━━━ Provided passage ━━━

Fast forward 15 years, and Valve’s then-side-project, the Steam games distribution platform, is now at the center of its business, as faster internet connections and more spacious hard drives have essentially gotten rid of physical media as far as PC gaming is concerned.
Today we're in much the same boat. Anyone who has ever so much as handled a controller is waiting for the Half-Life 3 announcement. Steam has gone from being a controversial and slightly annoying way of getting games to the PC gamer's title hub of choice. Bubbling away in the background this time is SteamOS, the Linux-based operating system which forms a big part of the company's plan to infiltrate the living room gaming space.
Now that Steam Machines are out in the wild, SteamOS is now available for anyone to download, so if you fancy building your own Steam Machine – you can give it a go.
Luckily, the days where Valve advised “Unless you’re an intrepid Linux hacker already, we’re going to recommend that you wait” are over, and SteamOS is easier to install now than ever before.
SteamOS could have changed everything. Not only did it threaten Microsoft’s nigh monopoly over PC gaming, which slipped a bit with Windows 8, but it also aimed to pull people’s attention from the Xbox One and PS4 that are sitting in that little gap underneath your TV. There have been tiny media PCs that could be strapped onto the back of your TV for years, but they have always lacked a coherent operating system.

━━━ Rows ━━━

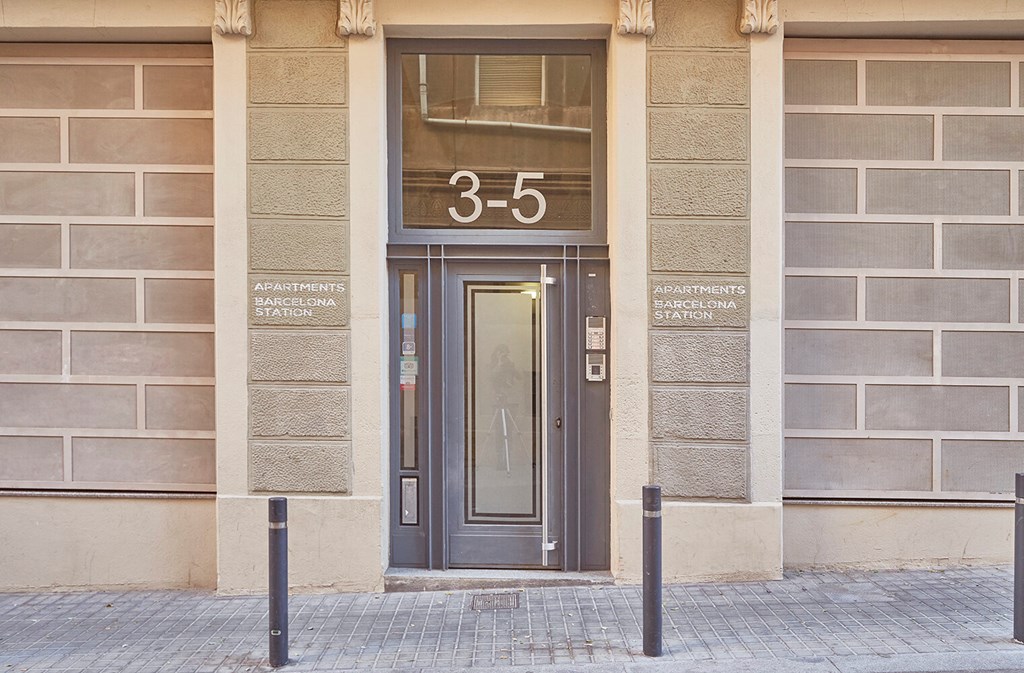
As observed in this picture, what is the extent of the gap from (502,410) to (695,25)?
3373 mm

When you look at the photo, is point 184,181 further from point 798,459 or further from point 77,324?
point 798,459

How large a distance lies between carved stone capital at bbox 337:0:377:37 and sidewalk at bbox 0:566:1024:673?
169 inches

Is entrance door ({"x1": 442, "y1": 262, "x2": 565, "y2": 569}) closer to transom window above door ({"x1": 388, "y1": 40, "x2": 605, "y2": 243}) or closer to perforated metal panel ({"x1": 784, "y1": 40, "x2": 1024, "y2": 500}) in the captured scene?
transom window above door ({"x1": 388, "y1": 40, "x2": 605, "y2": 243})

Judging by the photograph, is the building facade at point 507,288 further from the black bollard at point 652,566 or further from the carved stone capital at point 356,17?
the black bollard at point 652,566

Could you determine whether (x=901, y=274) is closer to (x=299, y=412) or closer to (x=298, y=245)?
(x=298, y=245)

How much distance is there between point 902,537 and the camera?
669 cm

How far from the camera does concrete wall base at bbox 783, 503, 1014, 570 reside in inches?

━━━

> _Objectives_
• A. List every distinct name in the SteamOS passage that begins with the word "Steam".
• B. Reproduce the part of the SteamOS passage starting with "Luckily, the days" and going on through "than ever before.".

> _Results of the exercise_
• A. Steam; SteamOS; Steam Machines; Steam Machine

• B.
Luckily, the days where Valve advised “Unless you’re an intrepid Linux hacker already, we’re going to recommend that you wait” are over, and SteamOS is easier to install now than ever before.